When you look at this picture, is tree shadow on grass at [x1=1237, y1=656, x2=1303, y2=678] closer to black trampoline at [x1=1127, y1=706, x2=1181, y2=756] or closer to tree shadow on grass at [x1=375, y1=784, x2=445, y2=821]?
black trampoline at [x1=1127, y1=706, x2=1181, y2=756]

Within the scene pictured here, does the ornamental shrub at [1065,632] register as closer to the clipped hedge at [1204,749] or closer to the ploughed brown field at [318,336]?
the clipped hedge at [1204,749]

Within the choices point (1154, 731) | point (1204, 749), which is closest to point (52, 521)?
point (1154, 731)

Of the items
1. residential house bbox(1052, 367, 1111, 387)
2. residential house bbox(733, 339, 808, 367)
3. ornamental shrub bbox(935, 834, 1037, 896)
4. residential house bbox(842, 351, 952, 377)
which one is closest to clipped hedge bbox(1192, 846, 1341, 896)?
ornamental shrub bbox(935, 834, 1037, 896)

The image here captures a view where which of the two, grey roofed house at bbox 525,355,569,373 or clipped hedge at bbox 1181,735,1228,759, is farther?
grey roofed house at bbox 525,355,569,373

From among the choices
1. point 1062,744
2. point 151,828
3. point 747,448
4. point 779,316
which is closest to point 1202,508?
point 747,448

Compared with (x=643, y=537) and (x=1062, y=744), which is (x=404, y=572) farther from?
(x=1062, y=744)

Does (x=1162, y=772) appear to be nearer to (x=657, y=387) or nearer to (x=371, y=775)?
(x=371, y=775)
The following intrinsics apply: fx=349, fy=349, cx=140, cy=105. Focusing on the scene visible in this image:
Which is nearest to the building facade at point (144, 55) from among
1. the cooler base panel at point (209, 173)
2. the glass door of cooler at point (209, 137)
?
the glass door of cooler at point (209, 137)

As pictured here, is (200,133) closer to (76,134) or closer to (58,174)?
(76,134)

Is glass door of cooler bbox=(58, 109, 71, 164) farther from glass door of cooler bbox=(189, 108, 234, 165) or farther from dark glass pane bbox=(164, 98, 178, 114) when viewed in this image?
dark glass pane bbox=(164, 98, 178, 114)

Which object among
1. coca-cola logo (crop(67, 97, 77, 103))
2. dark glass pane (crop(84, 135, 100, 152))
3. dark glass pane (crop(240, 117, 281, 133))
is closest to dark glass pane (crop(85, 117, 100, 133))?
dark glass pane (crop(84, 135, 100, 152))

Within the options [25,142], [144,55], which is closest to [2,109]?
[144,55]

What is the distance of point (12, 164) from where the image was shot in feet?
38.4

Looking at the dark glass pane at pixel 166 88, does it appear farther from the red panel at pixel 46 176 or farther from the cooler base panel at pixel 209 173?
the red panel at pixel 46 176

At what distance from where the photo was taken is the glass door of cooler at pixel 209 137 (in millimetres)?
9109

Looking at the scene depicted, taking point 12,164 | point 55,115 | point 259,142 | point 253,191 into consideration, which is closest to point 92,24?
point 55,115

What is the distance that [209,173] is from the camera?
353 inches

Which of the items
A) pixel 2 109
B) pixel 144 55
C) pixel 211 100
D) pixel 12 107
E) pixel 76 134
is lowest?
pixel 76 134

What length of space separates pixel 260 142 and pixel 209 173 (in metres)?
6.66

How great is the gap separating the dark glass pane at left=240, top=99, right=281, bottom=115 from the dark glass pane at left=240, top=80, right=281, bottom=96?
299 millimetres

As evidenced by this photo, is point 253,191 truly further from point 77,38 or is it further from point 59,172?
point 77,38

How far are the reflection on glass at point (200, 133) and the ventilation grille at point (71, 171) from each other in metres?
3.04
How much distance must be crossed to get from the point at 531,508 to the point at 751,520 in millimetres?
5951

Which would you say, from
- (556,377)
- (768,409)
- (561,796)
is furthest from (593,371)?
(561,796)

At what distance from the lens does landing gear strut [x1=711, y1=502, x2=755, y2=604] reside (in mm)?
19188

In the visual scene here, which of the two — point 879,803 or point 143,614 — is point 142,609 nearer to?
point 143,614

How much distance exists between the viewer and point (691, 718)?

--- --- ---

[SET EXERCISE] Starting with the line that contains "At what distance from the" and going on through the last line of the material, format those lines as a Markdown table with a Row column holding the row number and a Line column holding the line, leaving out blank lines.

[RESULT OF THE TASK]
| Row | Line |
|---|---|
| 1 | At what distance from the lens does landing gear strut [x1=711, y1=502, x2=755, y2=604] reside (in mm)? |
| 2 | 19188 |
| 3 | In the visual scene here, which of the two — point 879,803 or point 143,614 — is point 142,609 nearer to? |
| 4 | point 143,614 |
| 5 | How much distance exists between the viewer and point (691, 718)? |